***** Records for the exercise

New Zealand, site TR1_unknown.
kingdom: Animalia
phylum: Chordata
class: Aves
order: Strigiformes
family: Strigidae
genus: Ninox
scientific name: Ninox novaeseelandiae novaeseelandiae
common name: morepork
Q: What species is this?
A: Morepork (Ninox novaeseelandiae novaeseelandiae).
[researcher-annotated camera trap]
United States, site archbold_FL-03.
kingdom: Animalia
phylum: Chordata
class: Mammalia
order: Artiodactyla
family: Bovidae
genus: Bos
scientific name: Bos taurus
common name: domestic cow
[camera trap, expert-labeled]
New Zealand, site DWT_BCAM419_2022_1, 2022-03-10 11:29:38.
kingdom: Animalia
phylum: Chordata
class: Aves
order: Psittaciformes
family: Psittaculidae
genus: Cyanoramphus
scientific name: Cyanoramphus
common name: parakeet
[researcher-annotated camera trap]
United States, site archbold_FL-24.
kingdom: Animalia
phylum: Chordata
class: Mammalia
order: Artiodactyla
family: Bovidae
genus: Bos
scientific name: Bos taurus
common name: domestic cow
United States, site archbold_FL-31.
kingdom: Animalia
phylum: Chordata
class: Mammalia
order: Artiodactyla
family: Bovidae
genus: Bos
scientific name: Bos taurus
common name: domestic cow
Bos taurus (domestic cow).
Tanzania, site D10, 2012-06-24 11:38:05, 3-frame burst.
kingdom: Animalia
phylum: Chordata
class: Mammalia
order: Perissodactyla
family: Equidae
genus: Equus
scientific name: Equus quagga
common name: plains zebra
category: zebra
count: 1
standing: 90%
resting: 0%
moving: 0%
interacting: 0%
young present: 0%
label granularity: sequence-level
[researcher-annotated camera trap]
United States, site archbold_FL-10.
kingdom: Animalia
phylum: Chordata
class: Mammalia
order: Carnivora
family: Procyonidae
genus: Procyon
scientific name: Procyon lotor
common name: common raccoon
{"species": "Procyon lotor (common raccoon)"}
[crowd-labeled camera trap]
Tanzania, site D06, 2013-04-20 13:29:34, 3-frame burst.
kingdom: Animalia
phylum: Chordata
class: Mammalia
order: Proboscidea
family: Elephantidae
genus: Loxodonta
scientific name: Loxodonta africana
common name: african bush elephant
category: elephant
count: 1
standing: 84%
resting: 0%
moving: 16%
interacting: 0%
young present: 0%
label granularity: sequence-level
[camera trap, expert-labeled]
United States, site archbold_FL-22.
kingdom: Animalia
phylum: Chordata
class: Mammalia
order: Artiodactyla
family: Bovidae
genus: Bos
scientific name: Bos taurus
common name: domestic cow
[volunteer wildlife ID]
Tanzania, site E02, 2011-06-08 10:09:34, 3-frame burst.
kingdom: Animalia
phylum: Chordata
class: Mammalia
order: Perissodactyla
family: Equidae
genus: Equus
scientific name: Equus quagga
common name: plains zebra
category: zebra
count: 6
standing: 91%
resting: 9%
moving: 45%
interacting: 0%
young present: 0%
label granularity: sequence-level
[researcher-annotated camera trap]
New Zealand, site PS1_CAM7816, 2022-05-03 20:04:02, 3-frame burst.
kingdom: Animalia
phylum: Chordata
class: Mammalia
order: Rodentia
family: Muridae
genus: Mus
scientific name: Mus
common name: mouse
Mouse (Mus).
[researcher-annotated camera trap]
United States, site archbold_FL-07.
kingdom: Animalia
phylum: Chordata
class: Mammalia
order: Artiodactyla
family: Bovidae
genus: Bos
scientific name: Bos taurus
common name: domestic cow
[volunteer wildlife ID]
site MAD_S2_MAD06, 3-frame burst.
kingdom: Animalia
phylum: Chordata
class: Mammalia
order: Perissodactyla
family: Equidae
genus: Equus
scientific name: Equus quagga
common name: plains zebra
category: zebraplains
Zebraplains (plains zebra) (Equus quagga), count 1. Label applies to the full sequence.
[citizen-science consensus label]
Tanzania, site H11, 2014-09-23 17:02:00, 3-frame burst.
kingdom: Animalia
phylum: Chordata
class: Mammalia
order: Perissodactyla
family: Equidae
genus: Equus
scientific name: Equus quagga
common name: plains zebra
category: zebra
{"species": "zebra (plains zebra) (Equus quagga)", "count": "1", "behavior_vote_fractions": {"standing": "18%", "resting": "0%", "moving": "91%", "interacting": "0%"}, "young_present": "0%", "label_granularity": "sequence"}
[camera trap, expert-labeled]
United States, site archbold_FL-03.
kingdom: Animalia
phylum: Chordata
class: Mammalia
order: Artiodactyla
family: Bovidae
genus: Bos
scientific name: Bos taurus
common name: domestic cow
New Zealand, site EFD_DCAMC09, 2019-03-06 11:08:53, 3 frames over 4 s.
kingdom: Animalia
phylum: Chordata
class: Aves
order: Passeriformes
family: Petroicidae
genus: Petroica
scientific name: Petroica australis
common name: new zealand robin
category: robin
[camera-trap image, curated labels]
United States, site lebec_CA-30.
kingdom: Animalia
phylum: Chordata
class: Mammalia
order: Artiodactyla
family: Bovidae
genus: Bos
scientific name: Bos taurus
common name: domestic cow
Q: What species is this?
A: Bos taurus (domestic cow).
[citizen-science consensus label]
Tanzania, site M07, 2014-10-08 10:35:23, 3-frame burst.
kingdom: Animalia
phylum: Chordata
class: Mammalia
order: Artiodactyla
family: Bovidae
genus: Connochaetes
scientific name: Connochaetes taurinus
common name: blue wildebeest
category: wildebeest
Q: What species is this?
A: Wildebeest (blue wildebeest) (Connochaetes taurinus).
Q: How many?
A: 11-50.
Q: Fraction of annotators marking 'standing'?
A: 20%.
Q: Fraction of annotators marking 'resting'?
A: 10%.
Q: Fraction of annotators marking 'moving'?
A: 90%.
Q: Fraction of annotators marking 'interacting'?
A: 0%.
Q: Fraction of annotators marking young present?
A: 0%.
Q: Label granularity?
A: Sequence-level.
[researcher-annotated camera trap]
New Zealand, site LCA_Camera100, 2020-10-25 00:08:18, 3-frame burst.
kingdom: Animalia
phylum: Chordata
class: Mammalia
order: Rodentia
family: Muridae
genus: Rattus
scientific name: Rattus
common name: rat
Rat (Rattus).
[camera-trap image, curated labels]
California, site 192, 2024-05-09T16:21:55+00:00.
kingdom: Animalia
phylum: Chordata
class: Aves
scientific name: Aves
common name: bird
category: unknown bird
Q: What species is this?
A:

**********

* What is required
Every entry above should be duplicated exactly.

* Solution to this task
New Zealand, site TR1_unknown.
kingdom: Animalia
phylum: Chordata
class: Aves
order: Strigiformes
family: Strigidae
genus: Ninox
scientific name: Ninox novaeseelandiae novaeseelandiae
common name: morepork
Q: What species is this?
A: Morepork (Ninox novaeseelandiae novaeseelandiae).
[researcher-annotated camera trap]
United States, site archbold_FL-03.
kingdom: Animalia
phylum: Chordata
class: Mammalia
order: Artiodactyla
family: Bovidae
genus: Bos
scientific name: Bos taurus
common name: domestic cow
[camera trap, expert-labeled]
New Zealand, site DWT_BCAM419_2022_1, 2022-03-10 11:29:38.
kingdom: Animalia
phylum: Chordata
class: Aves
order: Psittaciformes
family: Psittaculidae
genus: Cyanoramphus
scientific name: Cyanoramphus
common name: parakeet
[researcher-annotated camera trap]
United States, site archbold_FL-24.
kingdom: Animalia
phylum: Chordata
class: Mammalia
order: Artiodactyla
family: Bovidae
genus: Bos
scientific name: Bos taurus
common name: domestic cow
United States, site archbold_FL-31.
kingdom: Animalia
phylum: Chordata
class: Mammalia
order: Artiodactyla
family: Bovidae
genus: Bos
scientific name: Bos taurus
common name: domestic cow
Bos taurus (domestic cow).
Tanzania, site D10, 2012-06-24 11:38:05, 3-frame burst.
kingdom: Animalia
phylum: Chordata
class: Mammalia
order: Perissodactyla
family: Equidae
genus: Equus
scientific name: Equus quagga
common name: plains zebra
category: zebra
count: 1
standing: 90%
resting: 0%
moving: 0%
interacting: 0%
young present: 0%
label granularity: sequence-level
[researcher-annotated camera trap]
United States, site archbold_FL-10.
kingdom: Animalia
phylum: Chordata
class: Mammalia
order: Carnivora
family: Procyonidae
genus: Procyon
scientific name: Procyon lotor
common name: common raccoon
{"species": "Procyon lotor (common raccoon)"}
[crowd-labeled camera trap]
Tanzania, site D06, 2013-04-20 13:29:34, 3-frame burst.
kingdom: Animalia
phylum: Chordata
class: Mammalia
order: Proboscidea
family: Elephantidae
genus: Loxodonta
scientific name: Loxodonta africana
common name: african bush elephant
category: elephant
count: 1
standing: 84%
resting: 0%
moving: 16%
interacting: 0%
young present: 0%
label granularity: sequence-level
[camera trap, expert-labeled]
United States, site archbold_FL-22.
kingdom: Animalia
phylum: Chordata
class: Mammalia
order: Artiodactyla
family: Bovidae
genus: Bos
scientific name: Bos taurus
common name: domestic cow
[volunteer wildlife ID]
Tanzania, site E02, 2011-06-08 10:09:34, 3-frame burst.
kingdom: Animalia
phylum: Chordata
class: Mammalia
order: Perissodactyla
family: Equidae
genus: Equus
scientific name: Equus quagga
common name: plains zebra
category: zebra
count: 6
standing: 91%
resting: 9%
moving: 45%
interacting: 0%
young present: 0%
label granularity: sequence-level
[researcher-annotated camera trap]
New Zealand, site PS1_CAM7816, 2022-05-03 20:04:02, 3-frame burst.
kingdom: Animalia
phylum: Chordata
class: Mammalia
order: Rodentia
family: Muridae
genus: Mus
scientific name: Mus
common name: mouse
Mouse (Mus).
[researcher-annotated camera trap]
United States, site archbold_FL-07.
kingdom: Animalia
phylum: Chordata
class: Mammalia
order: Artiodactyla
family: Bovidae
genus: Bos
scientific name: Bos taurus
common name: domestic cow
[volunteer wildlife ID]
site MAD_S2_MAD06, 3-frame burst.
kingdom: Animalia
phylum: Chordata
class: Mammalia
order: Perissodactyla
family: Equidae
genus: Equus
scientific name: Equus quagga
common name: plains zebra
category: zebraplains
Zebraplains (plains zebra) (Equus quagga), count 1. Label applies to the full sequence.
[citizen-science consensus label]
Tanzania, site H11, 2014-09-23 17:02:00, 3-frame burst.
kingdom: Animalia
phylum: Chordata
class: Mammalia
order: Perissodactyla
family: Equidae
genus: Equus
scientific name: Equus quagga
common name: plains zebra
category: zebra
{"species": "zebra (plains zebra) (Equus quagga)", "count": "1", "behavior_vote_fractions": {"standing": "18%", "resting": "0%", "moving": "91%", "interacting": "0%"}, "young_present": "0%", "label_granularity": "sequence"}
[camera trap, expert-labeled]
United States, site archbold_FL-03.
kingdom: Animalia
phylum: Chordata
class: Mammalia
order: Artiodactyla
family: Bovidae
genus: Bos
scientific name: Bos taurus
common name: domestic cow
New Zealand, site EFD_DCAMC09, 2019-03-06 11:08:53, 3 frames over 4 s.
kingdom: Animalia
phylum: Chordata
class: Aves
order: Passeriformes
family: Petroicidae
genus: Petroica
scientific name: Petroica australis
common name: new zealand robin
category: robin
[camera-trap image, curated labels]
United States, site lebec_CA-30.
kingdom: Animalia
phylum: Chordata
class: Mammalia
order: Artiodactyla
family: Bovidae
genus: Bos
scientific name: Bos taurus
common name: domestic cow
Q: What species is this?
A: Bos taurus (domestic cow).
[citizen-science consensus label]
Tanzania, site M07, 2014-10-08 10:35:23, 3-frame burst.
kingdom: Animalia
phylum: Chordata
class: Mammalia
order: Artiodactyla
family: Bovidae
genus: Connochaetes
scientific name: Connochaetes taurinus
common name: blue wildebeest
category: wildebeest
Q: What species is this?
A: Wildebeest (blue wildebeest) (Connochaetes taurinus).
Q: How many?
A: 11-50.
Q: Fraction of annotators marking 'standing'?
A: 20%.
Q: Fraction of annotators marking 'resting'?
A: 10%.
Q: Fraction of annotators marking 'moving'?
A: 90%.
Q: Fraction of annotators marking 'interacting'?
A: 0%.
Q: Fraction of annotators marking young present?
A: 0%.
Q: Label granularity?
A: Sequence-level.
[researcher-annotated camera trap]
New Zealand, site LCA_Camera100, 2020-10-25 00:08:18, 3-frame burst.
kingdom: Animalia
phylum: Chordata
class: Mammalia
order: Rodentia
family: Muridae
genus: Rattus
scientific name: Rattus
common name: rat
Rat (Rattus).
[camera-trap image, curated labels]
California, site 192, 2024-05-09T16:21:55+00:00.
kingdom: Animalia
phylum: Chordata
class: Aves
scientific name: Aves
common name: bird
category: unknown bird
Q: What species is this?
A:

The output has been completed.